Problem 2: BWT

Wikipedia has a sample Python implementation of the Burrows-Wheeler transform. Let’s one it up and write a one-liner:

map(last, sorted(circular_shifts(s + '\0')))

Arguably, we need more_itertools.circular_shifts (source) and more_itertools.last (source), but they are also essentially one-liners with error-prone padding and some preparation.

This is naïve and “slow”. The alternative implementation here follows [F11], itself after [OS09], and as per the assignment uses suffix arrays. As a result it has linear time complexity.1 2 Turns out that even with all the bloat and Python involved, it is faster than the naïve variant for sequences above around 1000 elements. In addition, the memory requirements are “reasonable” (i.e. again linear) in contrast to the naïve method that requires storing all cyclic permutations at the same time for the sorting.

_images/bwt-runtime.svg

Finally, the claim in the problem statement is that BW encodings are more compressible. We verify this for random strings (and our own implementation of LZW compression!):

_images/bwt-compression.svg

Looks like I should have said “refute this”: for random strings there is no difference between compressing the original and the BWT: supposedly, they are both equally random; structured (and entertaining) text3, however, suffers noticeably from being weirdly transformed: the structures captured by the LZW algorithm are destroyed by the BW transform.4

A note on the implementation

In contrast to the codes in the other “modules” in this library, the implementation of the BWT does not focus (so much) on one-liner-ness. As such, it contains functions and even classes! The main workhorse is SABucket that, naturally, represents a “character bucket” for the suffix array construction. A hierarchy of helper classes is present in bwt.collections, while the suffix array-related functionality resides in bwt.suffix_array. Some thoughts and comments can be found throughout the source code, but they will not be expanded upon in the documentation.

Footnotes

1

The only caveat is the complexity in terms of the alphabet size, which is definitely not linear in our implementation since it requires sorting “character” buckets. Nevertheless, we are working under the paradigm that the given sequences are much longer than the alphabet size.

2

To do the inverse transformation also in linear time, we follow a recipe by [G11], which relies on being extremely clever.

3

It is left as an exercise to the reader to guess the “corpus” used.

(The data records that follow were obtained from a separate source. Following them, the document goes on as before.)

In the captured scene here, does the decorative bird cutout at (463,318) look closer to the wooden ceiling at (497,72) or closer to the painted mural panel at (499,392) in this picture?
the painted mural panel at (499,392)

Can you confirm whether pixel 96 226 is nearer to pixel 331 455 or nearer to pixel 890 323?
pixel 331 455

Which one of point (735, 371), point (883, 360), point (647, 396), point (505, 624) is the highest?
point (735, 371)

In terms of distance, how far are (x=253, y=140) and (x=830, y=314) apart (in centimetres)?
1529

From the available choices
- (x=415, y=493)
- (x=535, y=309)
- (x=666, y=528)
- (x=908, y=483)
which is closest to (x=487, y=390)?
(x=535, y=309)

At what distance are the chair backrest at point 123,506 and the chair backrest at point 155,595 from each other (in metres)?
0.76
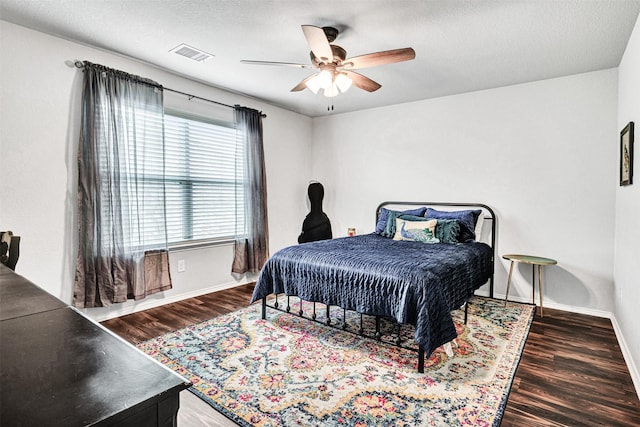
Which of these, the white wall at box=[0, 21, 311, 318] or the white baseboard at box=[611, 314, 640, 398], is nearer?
the white baseboard at box=[611, 314, 640, 398]

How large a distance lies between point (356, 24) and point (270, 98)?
2.20 meters

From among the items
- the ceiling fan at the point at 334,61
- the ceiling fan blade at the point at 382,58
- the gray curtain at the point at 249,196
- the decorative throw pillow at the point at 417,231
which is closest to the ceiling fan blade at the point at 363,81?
the ceiling fan at the point at 334,61

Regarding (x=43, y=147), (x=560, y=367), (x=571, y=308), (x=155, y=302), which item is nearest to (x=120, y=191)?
(x=43, y=147)

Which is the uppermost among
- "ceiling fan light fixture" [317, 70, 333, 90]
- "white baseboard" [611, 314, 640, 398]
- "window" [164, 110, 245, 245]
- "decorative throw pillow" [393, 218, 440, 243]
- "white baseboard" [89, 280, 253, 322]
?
"ceiling fan light fixture" [317, 70, 333, 90]

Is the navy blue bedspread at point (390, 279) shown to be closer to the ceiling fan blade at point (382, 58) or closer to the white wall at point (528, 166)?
the white wall at point (528, 166)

A hint can be found at the end of the discussion of Problem 3: LZW.

4

For reference, the compression level reaches 65% for the “meaningful” text. There is a slight tendency towards decreasing of the “BWT surplus” for very long sequences, which we do not explore.


scicomp.exam.kk.bwt.bwt_encode(seq: Iterable[_T])Iterable[_T][source]

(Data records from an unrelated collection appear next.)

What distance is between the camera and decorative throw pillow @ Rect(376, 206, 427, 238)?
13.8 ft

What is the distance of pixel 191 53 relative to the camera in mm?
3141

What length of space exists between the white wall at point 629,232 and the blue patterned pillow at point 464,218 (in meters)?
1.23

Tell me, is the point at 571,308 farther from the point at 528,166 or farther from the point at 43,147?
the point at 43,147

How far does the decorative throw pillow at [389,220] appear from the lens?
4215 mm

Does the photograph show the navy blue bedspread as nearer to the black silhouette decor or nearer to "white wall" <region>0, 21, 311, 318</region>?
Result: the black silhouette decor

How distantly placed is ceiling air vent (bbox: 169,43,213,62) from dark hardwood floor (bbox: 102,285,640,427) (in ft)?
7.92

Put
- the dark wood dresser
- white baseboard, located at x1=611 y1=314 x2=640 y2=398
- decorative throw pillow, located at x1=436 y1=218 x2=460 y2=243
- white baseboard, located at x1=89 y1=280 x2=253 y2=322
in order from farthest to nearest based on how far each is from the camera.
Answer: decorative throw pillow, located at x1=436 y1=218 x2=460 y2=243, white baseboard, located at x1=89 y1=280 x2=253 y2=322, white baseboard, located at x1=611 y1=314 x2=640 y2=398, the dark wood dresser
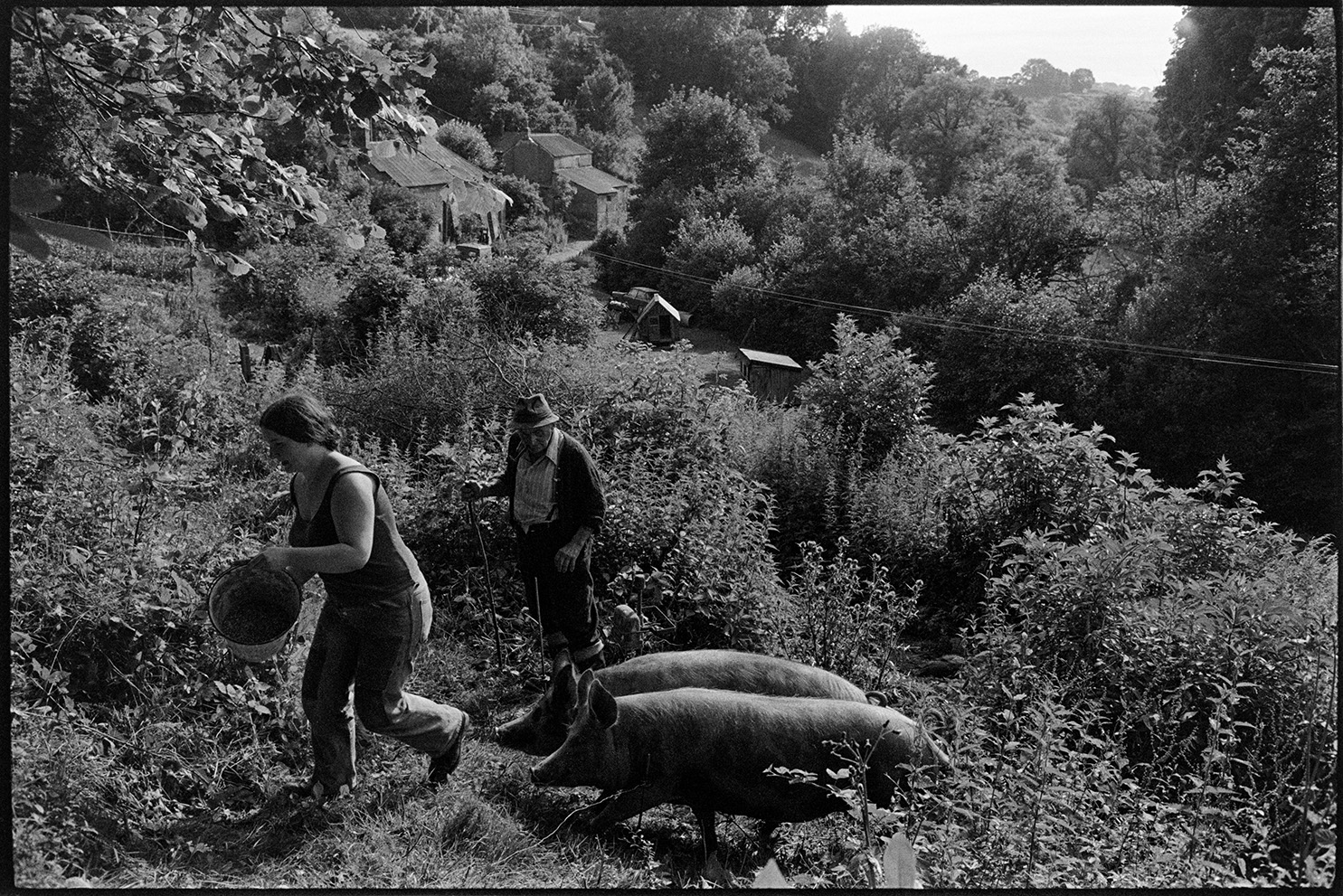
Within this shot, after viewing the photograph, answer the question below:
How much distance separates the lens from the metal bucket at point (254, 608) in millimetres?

Burrows-Wheeler transform (forward) using suffix arrays.

Parameters

seq – the sequence to encode. If not a collections.abc.Sequence, it will be implicitly converted to a list. Also, an end marker is not strictly required and will be appended automatically. If seq is a string, a zero byte ('\0') is recognised as an end marker and converted to the internal representation.

Returns

The Burrows-Wheeler encoded seq. See Wikipedia for more details.

Warning

Returns an iterator, so make sure to “consume” it before e.g. saving, or if you plan to re-use the result.

See also

bwt_decode

scicomp.exam.kk.bwt.bwt_decode(seq: Iterable[_T])Iterable[_T][source]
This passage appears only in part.